# TASK PROMPT
Reproduce the listing below word for word and exclude any picture.

# DATA PROVIDED
=== Begin Enclosure ===

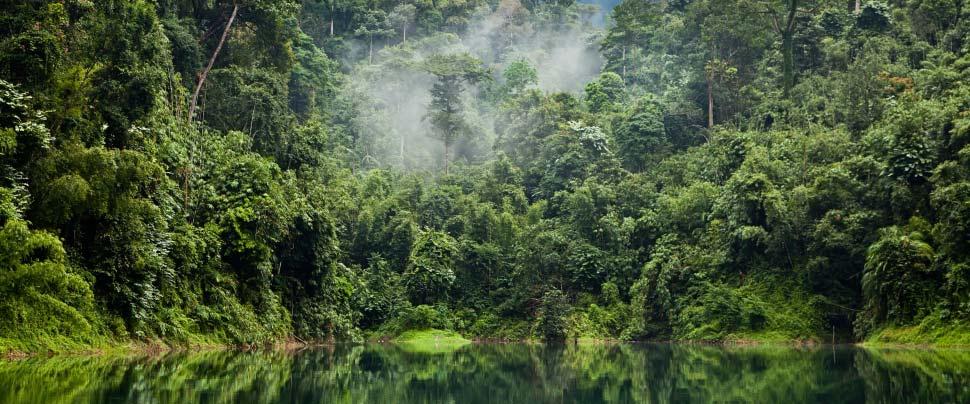 Aanpak en beleid ABN AMRO voor bedrijven in de palmoliesector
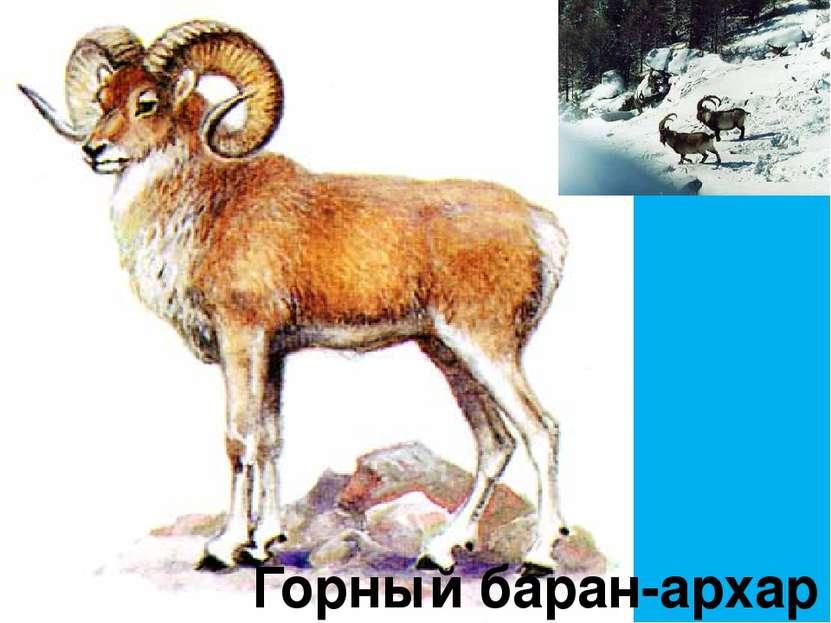 Горный баран-архар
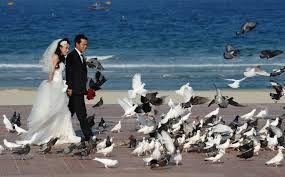 2018 wedding ocean city md
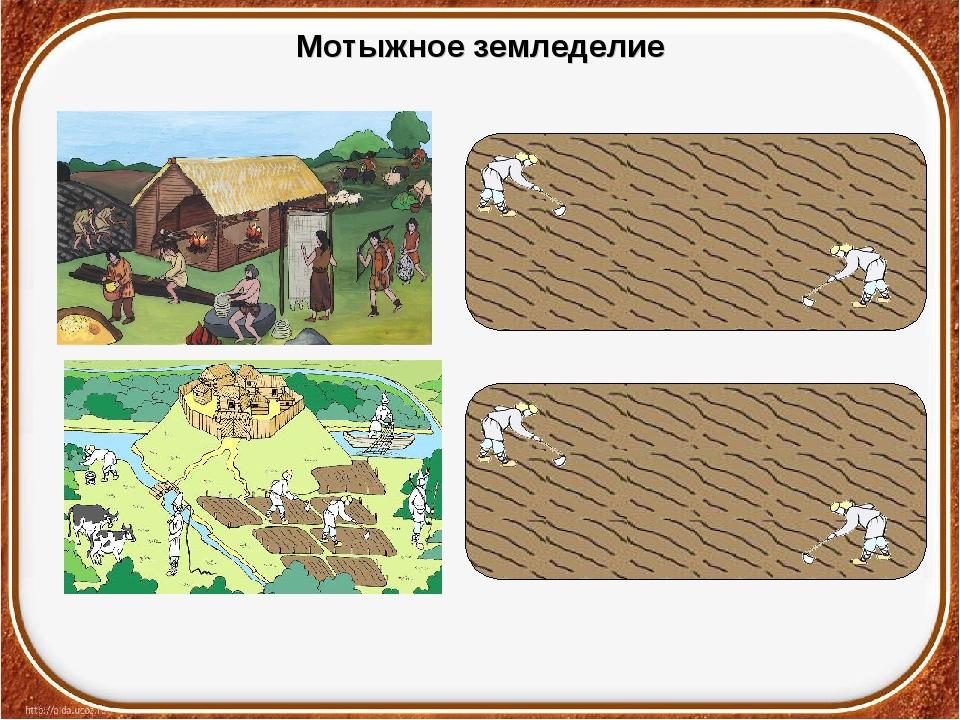 Мотыжное земледелие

=== End Enclosure ===

# RESULT OF THE TASK
 Aanpak en beleid ABN AMRO voor bedrijven in de palmoliesector
 Горный баран-архар
 2018 wedding ocean city md
 Мотыжное земледелие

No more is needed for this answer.